Padahal Rasulullah saw. telah bersabda:
“Kaum Muslim berserikat dalam tiga perkara yaitu padang rumput, air dan api. “ (HR Abu Dawud dan Ahmad).
Selain itu, jalan tol yang diswastakan dan pulau yang dijual ke asing adalah sedikit contoh bagaimana investasi ini merugikan negara. Mirisnya, pemerintah menyambut para investor ini dengan penuh hangat dan megah pada KTT ASEAN yang notabene dilaksanakan untuk melayani hawa nafsu asing untuk makin menguatkan cengkeramannya pada negara ini.

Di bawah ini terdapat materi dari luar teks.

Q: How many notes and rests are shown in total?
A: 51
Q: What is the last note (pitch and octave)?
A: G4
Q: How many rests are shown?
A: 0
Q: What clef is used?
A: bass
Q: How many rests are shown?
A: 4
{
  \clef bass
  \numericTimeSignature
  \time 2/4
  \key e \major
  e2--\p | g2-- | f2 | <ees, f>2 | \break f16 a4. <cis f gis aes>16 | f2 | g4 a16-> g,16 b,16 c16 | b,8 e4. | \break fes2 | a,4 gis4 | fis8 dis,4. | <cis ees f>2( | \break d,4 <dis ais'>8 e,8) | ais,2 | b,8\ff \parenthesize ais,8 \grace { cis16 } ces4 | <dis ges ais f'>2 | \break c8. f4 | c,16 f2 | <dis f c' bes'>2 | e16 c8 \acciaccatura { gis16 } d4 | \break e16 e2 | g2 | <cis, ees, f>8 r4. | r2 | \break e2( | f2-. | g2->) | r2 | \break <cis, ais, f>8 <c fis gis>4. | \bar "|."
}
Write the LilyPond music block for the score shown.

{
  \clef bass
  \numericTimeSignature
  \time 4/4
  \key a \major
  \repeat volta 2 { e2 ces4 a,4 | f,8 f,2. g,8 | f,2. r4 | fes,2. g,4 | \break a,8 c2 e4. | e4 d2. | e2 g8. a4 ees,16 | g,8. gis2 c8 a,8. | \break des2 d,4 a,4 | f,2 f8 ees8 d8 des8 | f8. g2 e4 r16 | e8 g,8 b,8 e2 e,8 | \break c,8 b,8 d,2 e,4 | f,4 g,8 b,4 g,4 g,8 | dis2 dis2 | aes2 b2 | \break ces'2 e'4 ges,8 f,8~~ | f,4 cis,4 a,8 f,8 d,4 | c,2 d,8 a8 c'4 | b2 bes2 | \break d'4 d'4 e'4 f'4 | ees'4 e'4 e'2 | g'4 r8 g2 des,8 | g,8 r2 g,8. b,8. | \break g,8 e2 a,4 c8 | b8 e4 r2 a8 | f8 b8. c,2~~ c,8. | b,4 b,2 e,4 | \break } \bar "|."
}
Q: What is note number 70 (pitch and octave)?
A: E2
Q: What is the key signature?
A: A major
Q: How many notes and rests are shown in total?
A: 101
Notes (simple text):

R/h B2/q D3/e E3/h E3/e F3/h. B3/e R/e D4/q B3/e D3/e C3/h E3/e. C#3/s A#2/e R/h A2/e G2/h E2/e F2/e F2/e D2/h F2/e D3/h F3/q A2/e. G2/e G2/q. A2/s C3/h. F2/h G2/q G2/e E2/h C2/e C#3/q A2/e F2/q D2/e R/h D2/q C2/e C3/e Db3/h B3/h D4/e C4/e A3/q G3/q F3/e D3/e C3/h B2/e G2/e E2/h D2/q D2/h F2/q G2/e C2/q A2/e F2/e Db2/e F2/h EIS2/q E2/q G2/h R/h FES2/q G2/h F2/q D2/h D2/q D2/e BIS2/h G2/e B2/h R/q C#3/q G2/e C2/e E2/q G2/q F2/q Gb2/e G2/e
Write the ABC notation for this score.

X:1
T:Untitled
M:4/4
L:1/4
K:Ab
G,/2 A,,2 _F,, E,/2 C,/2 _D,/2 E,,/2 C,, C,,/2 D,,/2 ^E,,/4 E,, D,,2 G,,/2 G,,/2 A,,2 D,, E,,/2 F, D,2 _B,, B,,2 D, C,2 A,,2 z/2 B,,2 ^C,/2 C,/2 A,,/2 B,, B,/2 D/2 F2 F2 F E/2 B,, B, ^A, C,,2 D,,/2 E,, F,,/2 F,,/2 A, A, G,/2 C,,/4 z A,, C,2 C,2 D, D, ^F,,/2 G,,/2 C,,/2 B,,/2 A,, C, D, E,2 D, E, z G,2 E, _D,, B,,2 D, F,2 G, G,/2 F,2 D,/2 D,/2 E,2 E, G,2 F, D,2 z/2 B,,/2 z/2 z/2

Sudah saatnya pemerintah dan rakyat memahami bahwa penjajahan saat ini tidak menggunakan senjata lagi, tetapi dengan kerja sama investasi. Sekaya-kayanya Indonesia dengan SDA melimpah dan dengan sebaik-baiknya pemimpin, tidak akan membuat negara ini lepas dari jeratan asing. Negara ini akan terus menjadi kue manis yang diperebutkan asing jika tidak mengubah asasnya. Oleh karena itu, diperlukan negara dengan tata kelola sesuai dengan syariat Islam agar negara ini mampu menjaga harta milik umum untuk kesejahteraan rakyatnya serta menjadi negara berdikari dan memiliki posisi tinggi dibandingkan negara dengan tata kelola kapitalisme.